The problem with verifying today’s designs is that we have to deal with systems that are inherently unverifiable
By Lauro Rizzatti (Contributed Content) | Thursday, June 27, 2019
Jean-Marie Brunet, senior director of marketing at Mentor, a Siemens Business, served as moderator for a well-attended and lively DVCon U.S. panel discussion on the hot topics of artificial intelligence (AI) and machine learning (ML).
The hour-long session featured panelists Raymond Nijssen, vice president and chief technologist at Achronix; Rob Aitken, fellow and director of technology at Arm; Alex Starr, senior fellow at AMD; Ty Garibay, vice president of hardware engineering at Mythic; and Saad Godil, director of Applied Deep Learning Research at Nvidia.
Part One of this mini-series reported on Brunet’s first question about how AI is reshaping the semiconductor industry, specifically chip design verification and the panelists’ impressions. In Part Two, panelists discussed whether tool vendors are ready to deliver what they need to verify their chips in a particular domain and if tools providers are ready to help.

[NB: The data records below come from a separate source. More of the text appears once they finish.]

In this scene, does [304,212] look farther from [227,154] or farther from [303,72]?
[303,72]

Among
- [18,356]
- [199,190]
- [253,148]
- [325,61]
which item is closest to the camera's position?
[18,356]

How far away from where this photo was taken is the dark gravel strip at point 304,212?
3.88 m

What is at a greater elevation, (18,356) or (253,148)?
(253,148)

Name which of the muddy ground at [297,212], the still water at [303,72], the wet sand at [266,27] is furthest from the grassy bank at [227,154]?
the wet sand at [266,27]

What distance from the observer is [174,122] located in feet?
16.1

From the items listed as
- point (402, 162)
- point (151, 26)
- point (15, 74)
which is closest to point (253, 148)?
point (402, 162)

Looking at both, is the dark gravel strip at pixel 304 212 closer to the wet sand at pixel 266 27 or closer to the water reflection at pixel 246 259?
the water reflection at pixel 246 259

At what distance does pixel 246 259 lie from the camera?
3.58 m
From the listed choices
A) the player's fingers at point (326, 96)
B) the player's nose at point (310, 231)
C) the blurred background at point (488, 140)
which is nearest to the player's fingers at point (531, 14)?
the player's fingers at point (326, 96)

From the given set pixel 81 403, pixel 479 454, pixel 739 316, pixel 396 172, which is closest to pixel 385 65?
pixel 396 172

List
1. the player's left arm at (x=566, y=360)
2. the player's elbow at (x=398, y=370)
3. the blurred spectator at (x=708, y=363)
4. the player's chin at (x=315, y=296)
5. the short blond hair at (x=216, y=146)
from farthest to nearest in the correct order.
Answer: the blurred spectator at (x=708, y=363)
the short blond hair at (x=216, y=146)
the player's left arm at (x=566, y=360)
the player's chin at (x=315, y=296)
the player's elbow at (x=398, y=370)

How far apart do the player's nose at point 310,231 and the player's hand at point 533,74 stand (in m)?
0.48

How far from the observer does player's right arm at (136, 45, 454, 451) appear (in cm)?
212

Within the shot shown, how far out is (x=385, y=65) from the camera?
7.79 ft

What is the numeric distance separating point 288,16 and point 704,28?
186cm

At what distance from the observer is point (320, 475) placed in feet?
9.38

Now, in Part 3 of this mini-series, which is based on the panel transcript, audience members question the panelists:
Audience Question #1: Increasingly, I’m hearing about probabilistic computing, analog computing, quantum computing, and so on putting strain on both instruction sets and testing. How is the chip going to be made? I’d like to hear your views on this. The Mythic representative should have a greater understanding since it is building circuits based on the above — at least that’s what it has been talking about.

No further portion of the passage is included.